TASKS –
#1 Name every piece of video decoding hardware mentioned in the decoder discussion.
#2 Render this sentence from the decoder discussion in Spanish: "By the way, I proposed it once, some time ago, but it was rejected because VAAPI didn't get the full annex B stream and a V4L2 stateless VAAPI backend would have to reconstruct the stream."
#3 According to the decoder discussion, what would using the annex-b format for h.264 mean including?

[Start of EXCERPT TO READ]

My view is that we can still loosen this requirement in the future,
possibly behind some driver capability flag, but starting with a
simpler API, with less freedom to the applications and less
constraints on hardware support sounds like a better practice in
general.

>
> Cheers,
>
> Paul
>
> > > However, it looks like supporting this might be a problem for the
> > > rockchip decoder though. Note that our Allwinner VPU can also process
> > > all slices one after the other, but can be configured for slice-level
> > > granularity while decoding (at least it looks that way).
> > >
> > > Side point: After some discussions with Thierry Reading, who's looking
> > > into the the Tegra VPU (also stateless), it seems that using the annex-
> > > b format for h.264 would be best for everyone. So that means including
> > > the start code, NAL header and "raw" slice data. I guess the same
> > > should apply to other codecs too. But that should be in the associated
> > > pixfmt spec, not in this general document.
> > >
> > > What do yout think?

Hmm, wouldn't that effectively make it the same as V4L2_PIX_FMT_H264?

By the way, I proposed it once, some time ago, but it was rejected
because VAAPI didn't get the full annex B stream and a V4L2 stateless
VAAPI backend would have to reconstruct the stream.

Best regards,
Tomasz

[End of EXCERPT TO READ]
[Start of EXTRACTED MATERIAL]

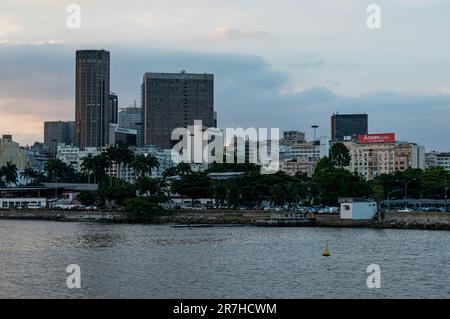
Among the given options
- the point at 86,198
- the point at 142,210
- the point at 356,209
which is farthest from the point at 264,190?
the point at 356,209

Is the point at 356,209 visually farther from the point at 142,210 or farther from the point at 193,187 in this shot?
the point at 193,187

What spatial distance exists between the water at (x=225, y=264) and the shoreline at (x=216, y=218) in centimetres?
1157

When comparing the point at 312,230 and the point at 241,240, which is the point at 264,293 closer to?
the point at 241,240

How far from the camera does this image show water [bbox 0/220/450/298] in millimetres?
58688

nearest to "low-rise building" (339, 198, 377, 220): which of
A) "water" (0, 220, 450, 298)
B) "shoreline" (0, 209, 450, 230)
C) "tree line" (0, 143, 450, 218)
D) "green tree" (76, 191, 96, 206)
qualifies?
"shoreline" (0, 209, 450, 230)

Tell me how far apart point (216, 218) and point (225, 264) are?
75905 millimetres

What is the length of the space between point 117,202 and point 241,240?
88.6 metres

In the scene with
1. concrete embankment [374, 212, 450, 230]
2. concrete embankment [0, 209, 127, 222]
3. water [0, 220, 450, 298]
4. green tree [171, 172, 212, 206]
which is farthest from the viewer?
green tree [171, 172, 212, 206]

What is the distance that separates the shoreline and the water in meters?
11.6

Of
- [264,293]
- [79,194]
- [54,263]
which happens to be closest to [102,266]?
[54,263]

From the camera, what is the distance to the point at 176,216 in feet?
512

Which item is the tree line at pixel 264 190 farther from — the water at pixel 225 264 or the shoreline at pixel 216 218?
the water at pixel 225 264

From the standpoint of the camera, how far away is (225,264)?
74.9 meters

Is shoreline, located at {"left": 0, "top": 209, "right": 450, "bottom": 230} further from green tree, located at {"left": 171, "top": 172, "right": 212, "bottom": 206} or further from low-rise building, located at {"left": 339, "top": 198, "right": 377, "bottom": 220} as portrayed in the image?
green tree, located at {"left": 171, "top": 172, "right": 212, "bottom": 206}
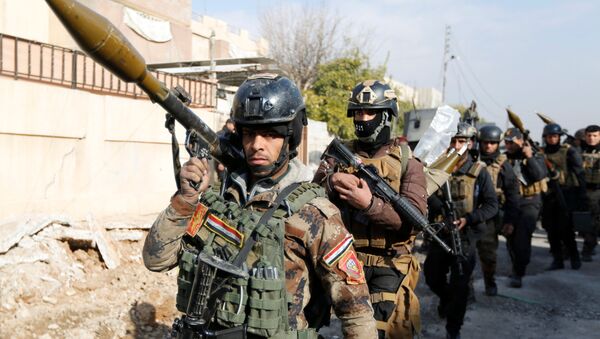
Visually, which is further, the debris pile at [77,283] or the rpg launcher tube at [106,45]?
the debris pile at [77,283]

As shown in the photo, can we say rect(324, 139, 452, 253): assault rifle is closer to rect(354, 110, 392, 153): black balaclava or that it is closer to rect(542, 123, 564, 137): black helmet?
rect(354, 110, 392, 153): black balaclava

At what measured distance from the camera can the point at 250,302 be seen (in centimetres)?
187

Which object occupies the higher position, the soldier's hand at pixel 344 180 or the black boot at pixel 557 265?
the soldier's hand at pixel 344 180

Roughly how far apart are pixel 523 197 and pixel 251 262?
6.32 meters

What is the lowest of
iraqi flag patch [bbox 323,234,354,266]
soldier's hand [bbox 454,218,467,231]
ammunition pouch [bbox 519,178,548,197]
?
soldier's hand [bbox 454,218,467,231]

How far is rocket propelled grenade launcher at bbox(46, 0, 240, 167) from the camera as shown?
5.21ft

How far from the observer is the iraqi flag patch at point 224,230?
1.92m

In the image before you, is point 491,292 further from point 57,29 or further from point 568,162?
Answer: point 57,29

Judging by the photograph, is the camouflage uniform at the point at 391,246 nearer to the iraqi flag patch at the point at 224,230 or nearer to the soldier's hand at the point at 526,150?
the iraqi flag patch at the point at 224,230

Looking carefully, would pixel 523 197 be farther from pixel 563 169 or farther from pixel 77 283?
pixel 77 283

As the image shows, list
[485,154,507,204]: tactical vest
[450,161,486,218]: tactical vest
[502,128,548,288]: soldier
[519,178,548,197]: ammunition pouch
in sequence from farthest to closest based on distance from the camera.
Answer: [519,178,548,197]: ammunition pouch → [502,128,548,288]: soldier → [485,154,507,204]: tactical vest → [450,161,486,218]: tactical vest

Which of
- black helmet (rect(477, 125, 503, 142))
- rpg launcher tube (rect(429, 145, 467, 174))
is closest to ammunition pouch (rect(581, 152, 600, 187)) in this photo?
black helmet (rect(477, 125, 503, 142))

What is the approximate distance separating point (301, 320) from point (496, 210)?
3.91m

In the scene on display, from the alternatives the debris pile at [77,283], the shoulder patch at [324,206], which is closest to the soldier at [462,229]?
the debris pile at [77,283]
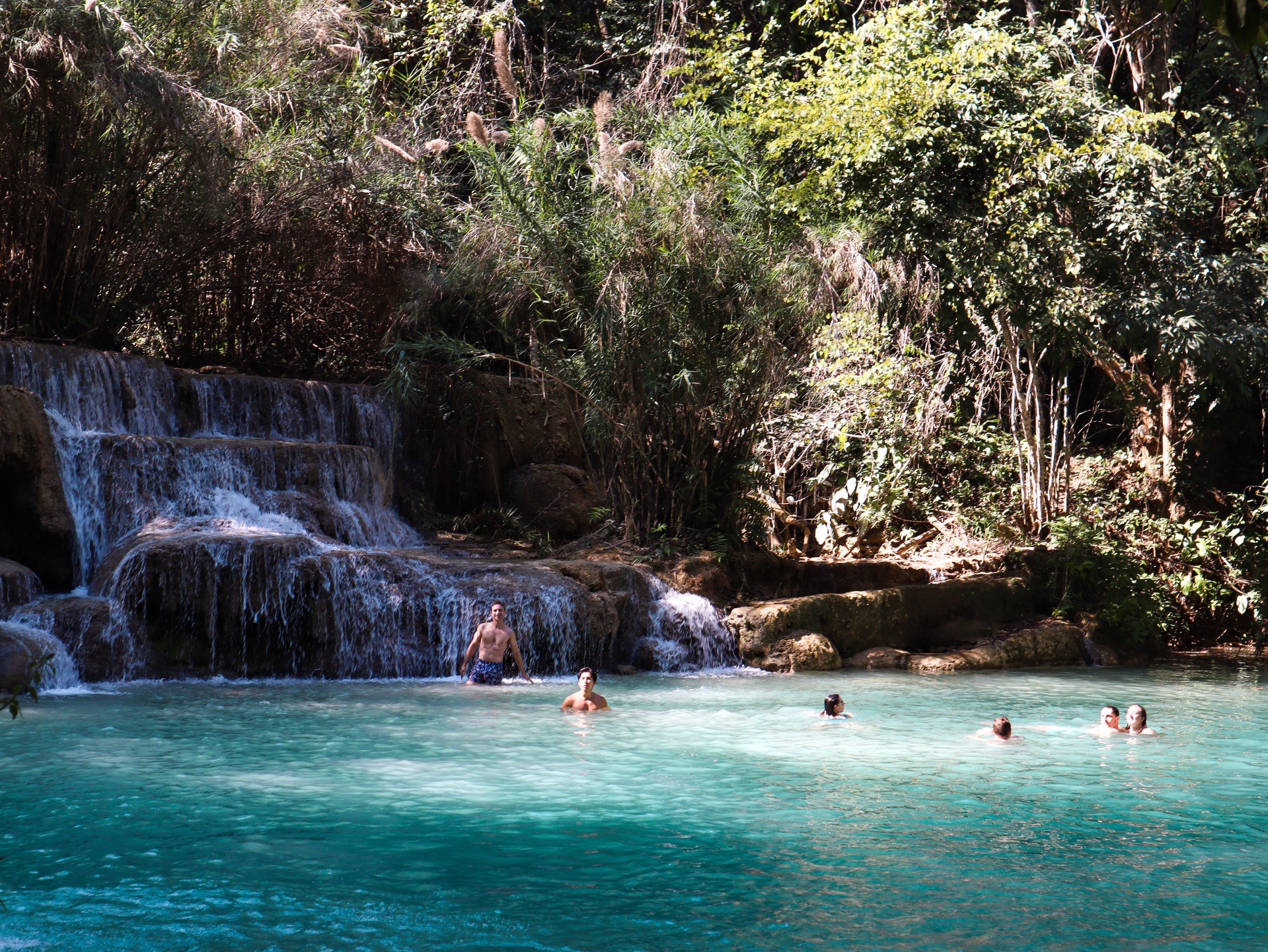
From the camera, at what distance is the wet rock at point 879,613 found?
1338 cm

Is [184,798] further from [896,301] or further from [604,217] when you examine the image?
[896,301]

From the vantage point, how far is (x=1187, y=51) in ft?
55.4

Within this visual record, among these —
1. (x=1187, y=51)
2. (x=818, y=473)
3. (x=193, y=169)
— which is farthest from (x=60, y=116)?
(x=1187, y=51)

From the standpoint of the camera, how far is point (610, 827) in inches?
251

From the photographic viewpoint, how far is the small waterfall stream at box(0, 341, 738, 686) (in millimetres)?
11000

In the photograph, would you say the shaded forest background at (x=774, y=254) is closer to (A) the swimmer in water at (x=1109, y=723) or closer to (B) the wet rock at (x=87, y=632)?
(B) the wet rock at (x=87, y=632)

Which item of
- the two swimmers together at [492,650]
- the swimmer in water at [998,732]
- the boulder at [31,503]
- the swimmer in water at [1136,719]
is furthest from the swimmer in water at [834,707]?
the boulder at [31,503]

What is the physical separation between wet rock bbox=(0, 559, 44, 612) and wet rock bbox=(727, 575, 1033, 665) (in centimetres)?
674

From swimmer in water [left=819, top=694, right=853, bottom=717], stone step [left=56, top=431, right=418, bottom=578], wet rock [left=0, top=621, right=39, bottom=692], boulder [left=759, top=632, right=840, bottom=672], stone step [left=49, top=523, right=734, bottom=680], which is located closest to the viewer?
wet rock [left=0, top=621, right=39, bottom=692]

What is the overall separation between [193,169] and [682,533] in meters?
7.20

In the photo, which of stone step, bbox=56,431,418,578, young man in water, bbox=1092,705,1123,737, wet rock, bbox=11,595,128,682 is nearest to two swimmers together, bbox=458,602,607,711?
stone step, bbox=56,431,418,578

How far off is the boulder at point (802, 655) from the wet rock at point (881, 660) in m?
0.38

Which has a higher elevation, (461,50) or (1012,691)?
(461,50)

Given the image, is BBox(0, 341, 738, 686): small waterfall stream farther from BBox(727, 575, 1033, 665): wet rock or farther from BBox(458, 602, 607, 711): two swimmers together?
BBox(458, 602, 607, 711): two swimmers together
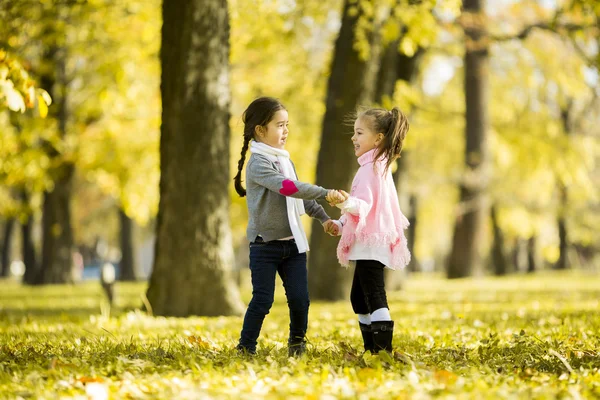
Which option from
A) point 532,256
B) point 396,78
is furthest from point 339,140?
point 532,256

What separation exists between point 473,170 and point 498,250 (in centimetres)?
684

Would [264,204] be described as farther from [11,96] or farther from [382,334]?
[11,96]

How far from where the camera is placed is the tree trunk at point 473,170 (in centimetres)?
2305

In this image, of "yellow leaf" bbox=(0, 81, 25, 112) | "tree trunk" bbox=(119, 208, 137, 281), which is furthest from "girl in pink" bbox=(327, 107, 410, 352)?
"tree trunk" bbox=(119, 208, 137, 281)

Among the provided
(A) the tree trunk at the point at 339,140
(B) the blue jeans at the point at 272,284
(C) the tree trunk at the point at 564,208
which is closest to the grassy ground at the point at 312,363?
(B) the blue jeans at the point at 272,284

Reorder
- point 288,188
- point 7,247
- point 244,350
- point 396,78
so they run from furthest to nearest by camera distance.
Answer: point 7,247, point 396,78, point 244,350, point 288,188

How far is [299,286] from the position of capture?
5.54 metres

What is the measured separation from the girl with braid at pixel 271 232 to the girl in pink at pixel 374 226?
0.88 feet

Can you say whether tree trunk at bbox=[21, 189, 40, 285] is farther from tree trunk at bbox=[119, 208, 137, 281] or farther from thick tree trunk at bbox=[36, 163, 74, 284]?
tree trunk at bbox=[119, 208, 137, 281]

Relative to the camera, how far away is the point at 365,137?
5621 mm

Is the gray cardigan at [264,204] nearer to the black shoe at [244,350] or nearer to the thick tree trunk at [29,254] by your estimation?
the black shoe at [244,350]

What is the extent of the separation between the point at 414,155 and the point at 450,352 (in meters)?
23.6

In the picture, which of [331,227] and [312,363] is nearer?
[312,363]

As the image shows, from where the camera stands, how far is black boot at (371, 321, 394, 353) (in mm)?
5375
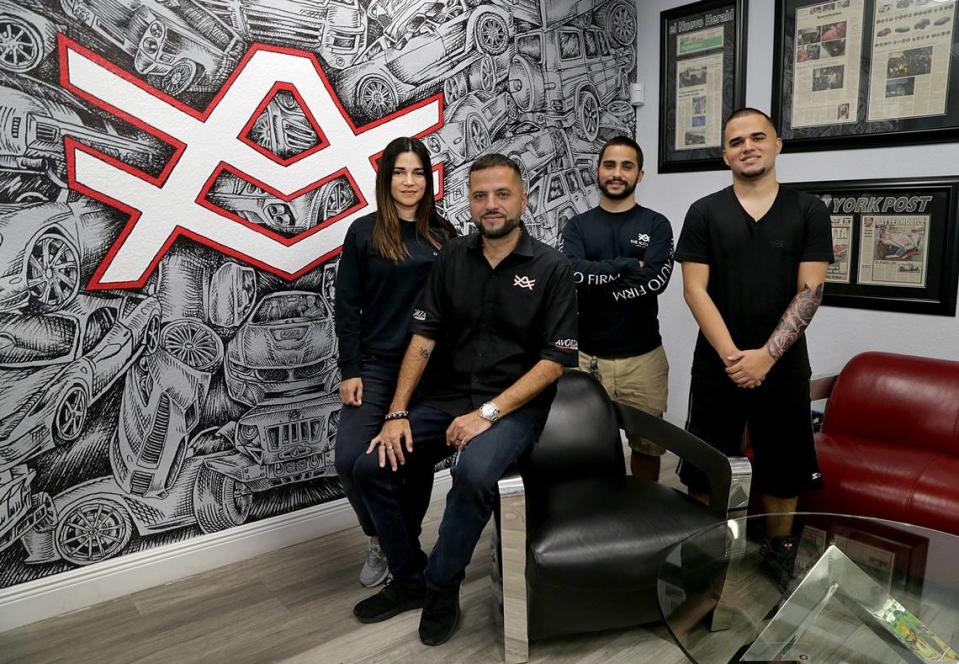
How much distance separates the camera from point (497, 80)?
3.30 m

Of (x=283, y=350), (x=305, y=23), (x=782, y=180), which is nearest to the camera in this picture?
(x=305, y=23)

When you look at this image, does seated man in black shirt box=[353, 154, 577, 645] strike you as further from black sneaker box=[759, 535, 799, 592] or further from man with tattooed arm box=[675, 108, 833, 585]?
black sneaker box=[759, 535, 799, 592]

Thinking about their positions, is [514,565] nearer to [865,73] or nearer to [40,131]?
[40,131]

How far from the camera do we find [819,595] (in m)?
1.65

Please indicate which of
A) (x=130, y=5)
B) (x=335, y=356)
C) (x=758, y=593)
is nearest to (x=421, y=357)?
(x=335, y=356)

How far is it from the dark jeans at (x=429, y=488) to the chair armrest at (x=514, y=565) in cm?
11

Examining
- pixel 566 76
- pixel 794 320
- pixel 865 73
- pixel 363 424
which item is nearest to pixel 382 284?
pixel 363 424

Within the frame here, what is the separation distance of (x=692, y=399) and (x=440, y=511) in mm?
1313

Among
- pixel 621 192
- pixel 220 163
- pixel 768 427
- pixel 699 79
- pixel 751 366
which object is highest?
pixel 699 79

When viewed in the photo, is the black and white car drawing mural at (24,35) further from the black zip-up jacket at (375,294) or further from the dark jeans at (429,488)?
the dark jeans at (429,488)

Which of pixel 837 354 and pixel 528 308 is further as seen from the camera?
pixel 837 354

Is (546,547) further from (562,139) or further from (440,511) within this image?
(562,139)

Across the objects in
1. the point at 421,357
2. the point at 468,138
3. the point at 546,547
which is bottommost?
the point at 546,547

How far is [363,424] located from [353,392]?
5.3 inches
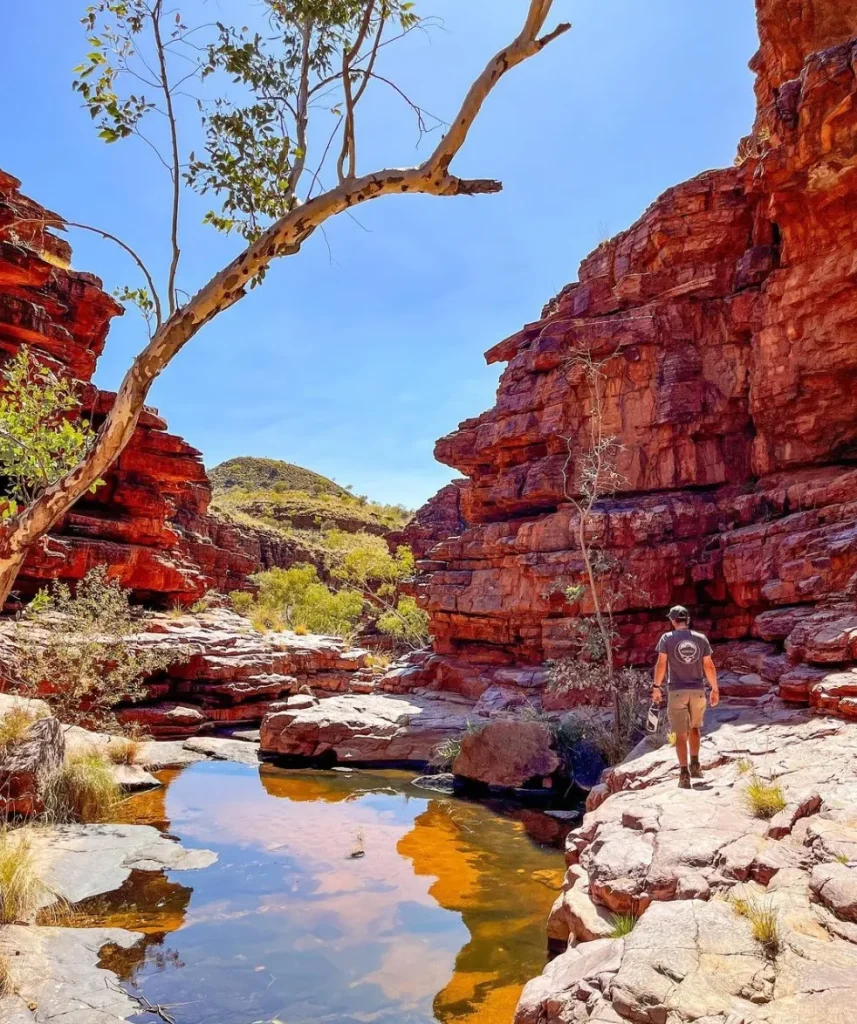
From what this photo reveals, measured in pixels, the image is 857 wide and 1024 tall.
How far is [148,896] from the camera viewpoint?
7.61 m

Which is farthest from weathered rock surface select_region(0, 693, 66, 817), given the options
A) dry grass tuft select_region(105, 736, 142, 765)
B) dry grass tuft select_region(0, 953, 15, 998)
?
dry grass tuft select_region(0, 953, 15, 998)

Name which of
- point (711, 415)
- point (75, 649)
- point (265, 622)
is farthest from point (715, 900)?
point (265, 622)

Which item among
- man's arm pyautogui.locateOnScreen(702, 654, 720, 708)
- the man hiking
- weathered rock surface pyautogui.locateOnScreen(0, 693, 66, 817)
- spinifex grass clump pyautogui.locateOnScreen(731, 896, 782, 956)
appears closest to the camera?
spinifex grass clump pyautogui.locateOnScreen(731, 896, 782, 956)

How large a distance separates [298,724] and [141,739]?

[End of EXTRACTED MATERIAL]

ANSWERS –
#1 The rockchip decoder, the Allwinner VPU, and the Tegra VPU.

#2 Por cierto, lo propuse una vez, hace algún tiempo, pero fue rechazado porque VAAPI no recibía el flujo annex B completo y un backend VAAPI sin estado de V4L2 tendría que reconstruir el flujo.

#3 The start code, the NAL header, and the "raw" slice data.